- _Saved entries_

# # # # #

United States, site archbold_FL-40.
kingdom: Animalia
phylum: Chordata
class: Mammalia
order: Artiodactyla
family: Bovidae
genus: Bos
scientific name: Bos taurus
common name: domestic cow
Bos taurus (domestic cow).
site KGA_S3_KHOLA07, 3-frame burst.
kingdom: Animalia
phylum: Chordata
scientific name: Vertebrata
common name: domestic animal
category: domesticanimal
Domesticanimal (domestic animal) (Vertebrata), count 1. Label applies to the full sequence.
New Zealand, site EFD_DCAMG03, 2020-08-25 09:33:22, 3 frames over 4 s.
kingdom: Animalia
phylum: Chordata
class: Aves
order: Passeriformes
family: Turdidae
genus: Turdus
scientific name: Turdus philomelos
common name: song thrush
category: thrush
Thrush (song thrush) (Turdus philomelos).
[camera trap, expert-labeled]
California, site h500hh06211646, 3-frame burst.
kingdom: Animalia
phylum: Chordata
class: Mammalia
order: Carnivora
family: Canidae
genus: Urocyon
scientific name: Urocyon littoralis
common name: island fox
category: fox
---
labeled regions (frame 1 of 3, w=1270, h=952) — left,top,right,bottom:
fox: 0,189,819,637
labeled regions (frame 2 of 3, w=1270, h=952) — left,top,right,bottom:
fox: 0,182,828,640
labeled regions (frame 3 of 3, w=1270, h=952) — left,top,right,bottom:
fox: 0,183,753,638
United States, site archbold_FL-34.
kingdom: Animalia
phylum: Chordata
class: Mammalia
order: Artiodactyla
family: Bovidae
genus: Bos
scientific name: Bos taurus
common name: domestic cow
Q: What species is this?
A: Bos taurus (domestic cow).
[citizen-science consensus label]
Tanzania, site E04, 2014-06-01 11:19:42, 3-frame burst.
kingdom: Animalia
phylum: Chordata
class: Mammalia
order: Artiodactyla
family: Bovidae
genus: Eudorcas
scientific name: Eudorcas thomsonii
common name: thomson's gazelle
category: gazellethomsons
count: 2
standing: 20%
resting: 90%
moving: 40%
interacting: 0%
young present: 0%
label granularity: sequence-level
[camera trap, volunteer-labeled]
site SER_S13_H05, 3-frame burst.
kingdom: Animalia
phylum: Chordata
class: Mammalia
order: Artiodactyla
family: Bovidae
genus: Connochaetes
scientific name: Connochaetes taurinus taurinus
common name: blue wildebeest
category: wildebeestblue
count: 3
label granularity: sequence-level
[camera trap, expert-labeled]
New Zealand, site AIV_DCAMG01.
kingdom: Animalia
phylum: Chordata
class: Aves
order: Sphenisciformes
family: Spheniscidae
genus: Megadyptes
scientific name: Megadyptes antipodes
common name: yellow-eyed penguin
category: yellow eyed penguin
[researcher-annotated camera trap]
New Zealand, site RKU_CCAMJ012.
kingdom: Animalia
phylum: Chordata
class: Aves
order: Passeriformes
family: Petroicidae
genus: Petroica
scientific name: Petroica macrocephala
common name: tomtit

# # # # #

- _REQUIRED ACTION_
Repeat the whole of the data above exactly, keeping every word.

- _ANSWER AREA_
United States, site archbold_FL-40.
kingdom: Animalia
phylum: Chordata
class: Mammalia
order: Artiodactyla
family: Bovidae
genus: Bos
scientific name: Bos taurus
common name: domestic cow
Bos taurus (domestic cow).
site KGA_S3_KHOLA07, 3-frame burst.
kingdom: Animalia
phylum: Chordata
scientific name: Vertebrata
common name: domestic animal
category: domesticanimal
Domesticanimal (domestic animal) (Vertebrata), count 1. Label applies to the full sequence.
New Zealand, site EFD_DCAMG03, 2020-08-25 09:33:22, 3 frames over 4 s.
kingdom: Animalia
phylum: Chordata
class: Aves
order: Passeriformes
family: Turdidae
genus: Turdus
scientific name: Turdus philomelos
common name: song thrush
category: thrush
Thrush (song thrush) (Turdus philomelos).
[camera trap, expert-labeled]
California, site h500hh06211646, 3-frame burst.
kingdom: Animalia
phylum: Chordata
class: Mammalia
order: Carnivora
family: Canidae
genus: Urocyon
scientific name: Urocyon littoralis
common name: island fox
category: fox
---
labeled regions (frame 1 of 3, w=1270, h=952) — left,top,right,bottom:
fox: 0,189,819,637
labeled regions (frame 2 of 3, w=1270, h=952) — left,top,right,bottom:
fox: 0,182,828,640
labeled regions (frame 3 of 3, w=1270, h=952) — left,top,right,bottom:
fox: 0,183,753,638
United States, site archbold_FL-34.
kingdom: Animalia
phylum: Chordata
class: Mammalia
order: Artiodactyla
family: Bovidae
genus: Bos
scientific name: Bos taurus
common name: domestic cow
Q: What species is this?
A: Bos taurus (domestic cow).
[citizen-science consensus label]
Tanzania, site E04, 2014-06-01 11:19:42, 3-frame burst.
kingdom: Animalia
phylum: Chordata
class: Mammalia
order: Artiodactyla
family: Bovidae
genus: Eudorcas
scientific name: Eudorcas thomsonii
common name: thomson's gazelle
category: gazellethomsons
count: 2
standing: 20%
resting: 90%
moving: 40%
interacting: 0%
young present: 0%
label granularity: sequence-level
[camera trap, volunteer-labeled]
site SER_S13_H05, 3-frame burst.
kingdom: Animalia
phylum: Chordata
class: Mammalia
order: Artiodactyla
family: Bovidae
genus: Connochaetes
scientific name: Connochaetes taurinus taurinus
common name: blue wildebeest
category: wildebeestblue
count: 3
label granularity: sequence-level
[camera trap, expert-labeled]
New Zealand, site AIV_DCAMG01.
kingdom: Animalia
phylum: Chordata
class: Aves
order: Sphenisciformes
family: Spheniscidae
genus: Megadyptes
scientific name: Megadyptes antipodes
common name: yellow-eyed penguin
category: yellow eyed penguin
[researcher-annotated camera trap]
New Zealand, site RKU_CCAMJ012.
kingdom: Animalia
phylum: Chordata
class: Aves
order: Passeriformes
family: Petroicidae
genus: Petroica
scientific name: Petroica macrocephala
common name: tomtit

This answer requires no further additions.